* [Extracted text]
— start —

Gold is seen as a “safe haven” for your money. Investors view it as a relatively stable asset that retains its value even when markets or real estate are falling. Gold tends to receive a lot more interest when markets are falling or there are fears of a recession.

There are many different ways to invest in gold, the most difficult of which would be to actually buy physical gold from a mint and keep it under your bed – or probably in a safe – for a rainy day. Unfortunately, holding costs and logistics can make this strategy difficult, and there are easier options.

Key Differences: GOLD v MNRS

The ETFS Physical Gold ETF (ASX: GOLD) is designed to make life easy, allowing investors to gain exposure to physical gold via an ETF which can be bought and sold like shares. The GOLD ETF by ETF Securities is backed by physical gold held by HSBC Bank Plc and only metal which conforms with the London Bullion Market Association’s rules are accepted.

The GOLD ETF gives you direct exposure to the underlying asset (gold bars) and returns depend entirely on the price of gold. Over the last 10 years, the GOLD ETF has returned 6.17% per year and 7.62% over the last three years.

The BetaShares Global Gold Miners ETF (ASX: MNRS) takes a different approach to getting exposure to the performance of gold prices. MNRS invests in shares of the largest gold miners around the world. This is more indirect exposure to gold, and performance is affected by the price of gold, the performance of the companies and investor sentiment towards the shares.

The MNRS ETF hold shares in companies based around the world, but a large majority are in Canada, South Africa and the US. The MNRS ETF is also currency-hedged, meaning all foreign currency exposure is hedged to the Australian dollar.

— end —

* [Supplied data]
— start —

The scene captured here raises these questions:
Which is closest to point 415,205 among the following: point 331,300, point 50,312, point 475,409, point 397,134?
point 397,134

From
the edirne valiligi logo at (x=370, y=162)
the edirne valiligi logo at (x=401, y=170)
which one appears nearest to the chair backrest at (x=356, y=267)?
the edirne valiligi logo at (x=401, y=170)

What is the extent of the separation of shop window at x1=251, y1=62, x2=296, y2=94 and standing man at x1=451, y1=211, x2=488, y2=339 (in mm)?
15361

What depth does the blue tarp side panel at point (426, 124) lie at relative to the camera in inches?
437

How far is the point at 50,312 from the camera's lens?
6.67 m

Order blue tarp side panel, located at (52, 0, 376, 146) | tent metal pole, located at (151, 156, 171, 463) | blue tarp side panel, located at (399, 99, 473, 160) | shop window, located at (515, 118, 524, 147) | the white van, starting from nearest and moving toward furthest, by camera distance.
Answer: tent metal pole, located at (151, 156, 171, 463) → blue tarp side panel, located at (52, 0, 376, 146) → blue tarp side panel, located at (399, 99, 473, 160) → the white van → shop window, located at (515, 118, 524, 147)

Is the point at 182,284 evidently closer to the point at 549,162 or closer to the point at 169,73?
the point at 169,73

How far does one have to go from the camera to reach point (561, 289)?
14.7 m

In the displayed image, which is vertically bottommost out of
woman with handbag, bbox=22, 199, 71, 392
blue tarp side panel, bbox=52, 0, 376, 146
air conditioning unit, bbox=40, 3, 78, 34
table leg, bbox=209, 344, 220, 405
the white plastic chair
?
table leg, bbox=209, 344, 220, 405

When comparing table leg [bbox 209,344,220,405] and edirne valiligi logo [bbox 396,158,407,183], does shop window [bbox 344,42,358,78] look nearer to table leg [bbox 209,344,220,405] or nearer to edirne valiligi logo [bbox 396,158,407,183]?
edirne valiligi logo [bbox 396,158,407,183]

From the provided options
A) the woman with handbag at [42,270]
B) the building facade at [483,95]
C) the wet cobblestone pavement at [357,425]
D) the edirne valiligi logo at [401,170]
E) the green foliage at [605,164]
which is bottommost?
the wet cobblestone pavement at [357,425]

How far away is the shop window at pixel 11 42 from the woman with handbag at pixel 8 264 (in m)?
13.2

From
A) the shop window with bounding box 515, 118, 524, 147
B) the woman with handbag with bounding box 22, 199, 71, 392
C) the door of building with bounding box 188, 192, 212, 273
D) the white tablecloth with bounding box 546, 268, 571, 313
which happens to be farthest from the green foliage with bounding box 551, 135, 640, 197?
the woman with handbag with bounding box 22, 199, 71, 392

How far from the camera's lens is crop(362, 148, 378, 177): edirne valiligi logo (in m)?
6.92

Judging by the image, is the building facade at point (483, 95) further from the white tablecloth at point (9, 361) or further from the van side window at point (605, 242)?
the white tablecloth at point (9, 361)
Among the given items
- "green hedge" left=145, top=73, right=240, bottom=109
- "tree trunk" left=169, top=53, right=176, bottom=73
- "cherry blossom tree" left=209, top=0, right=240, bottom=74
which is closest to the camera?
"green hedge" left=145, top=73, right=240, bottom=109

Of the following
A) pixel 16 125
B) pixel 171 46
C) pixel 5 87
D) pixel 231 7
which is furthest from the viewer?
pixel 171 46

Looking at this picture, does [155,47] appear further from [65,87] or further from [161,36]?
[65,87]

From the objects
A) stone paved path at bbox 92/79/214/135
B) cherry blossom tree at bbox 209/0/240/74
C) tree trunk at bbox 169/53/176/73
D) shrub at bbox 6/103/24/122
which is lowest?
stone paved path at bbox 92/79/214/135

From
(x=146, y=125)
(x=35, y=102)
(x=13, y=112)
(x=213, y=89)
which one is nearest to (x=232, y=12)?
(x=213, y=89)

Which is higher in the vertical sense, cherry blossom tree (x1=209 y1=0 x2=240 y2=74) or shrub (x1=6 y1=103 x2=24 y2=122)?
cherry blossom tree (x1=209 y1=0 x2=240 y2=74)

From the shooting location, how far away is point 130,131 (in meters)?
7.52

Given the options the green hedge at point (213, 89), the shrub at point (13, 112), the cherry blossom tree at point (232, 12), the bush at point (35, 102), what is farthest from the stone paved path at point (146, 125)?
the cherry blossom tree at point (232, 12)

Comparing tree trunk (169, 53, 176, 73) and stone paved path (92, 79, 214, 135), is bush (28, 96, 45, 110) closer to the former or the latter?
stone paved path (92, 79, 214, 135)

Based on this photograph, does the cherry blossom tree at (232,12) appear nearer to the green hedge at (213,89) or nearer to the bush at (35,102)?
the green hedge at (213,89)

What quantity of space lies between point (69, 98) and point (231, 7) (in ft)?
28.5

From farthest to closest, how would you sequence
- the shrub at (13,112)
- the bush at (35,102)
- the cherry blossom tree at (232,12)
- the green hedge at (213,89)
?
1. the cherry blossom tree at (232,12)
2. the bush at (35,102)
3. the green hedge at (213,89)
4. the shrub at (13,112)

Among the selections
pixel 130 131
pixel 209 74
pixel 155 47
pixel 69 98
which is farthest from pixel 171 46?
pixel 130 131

— end —

* [Parts of the exercise]
a: Please find every line in the listing that contains the string "pixel" and copy each of those lines.
b: Pick up the text on investing in gold after its final sentence and write a short continuation.

* [Answers for the exercise]
a:
How far away is the shop window at pixel 11 42 from the woman with handbag at pixel 8 264 (in m)?
A) pixel 16 125
B) pixel 171 46
C) pixel 5 87
D) pixel 231 7
pixel 171 46
pixel 130 131
pixel 209 74
pixel 155 47
pixel 69 98
which is farthest from pixel 171 46?
pixel 130 131

b:
Over the last three years, the fund has returned 4.64% per year, so it has underperformed the GOLD ETF, however, there is potential for huge returns, with MNRS returning 69.89% over the last 12 months.

The Fees & Costs GOLD & MNRS

The GOLD ETF has a management fee of 0.4% per year, while the MNRS ETF has a 0.57% per year management fee which is likely higher because of currency hedging.

The physical GOLD ETF would probably be considered less risky because it is a much larger ETF and is backed by physical gold. The gold miner MNRS ETF, on the other hand, is much more volatile as there are several different factors influencing the price.

To me, it would suggest that GOLD would be a better choice for a stable investment or a hedge for an existing portfolio, while the MNRS ETF has the potential for higher returns (and bigger losses).

What I Think

Gold investments can have a place in most balanced portfolios, but I consider it to be more of a hedging play than an investment for long-term growth. For that reason, I would lean more towards the physical gold ETF, but that’s just a personal preference. If you’re looking to invest in gold, it’s important to think about what the purpose of the investment is. To view more gold and commodity ETFs click here.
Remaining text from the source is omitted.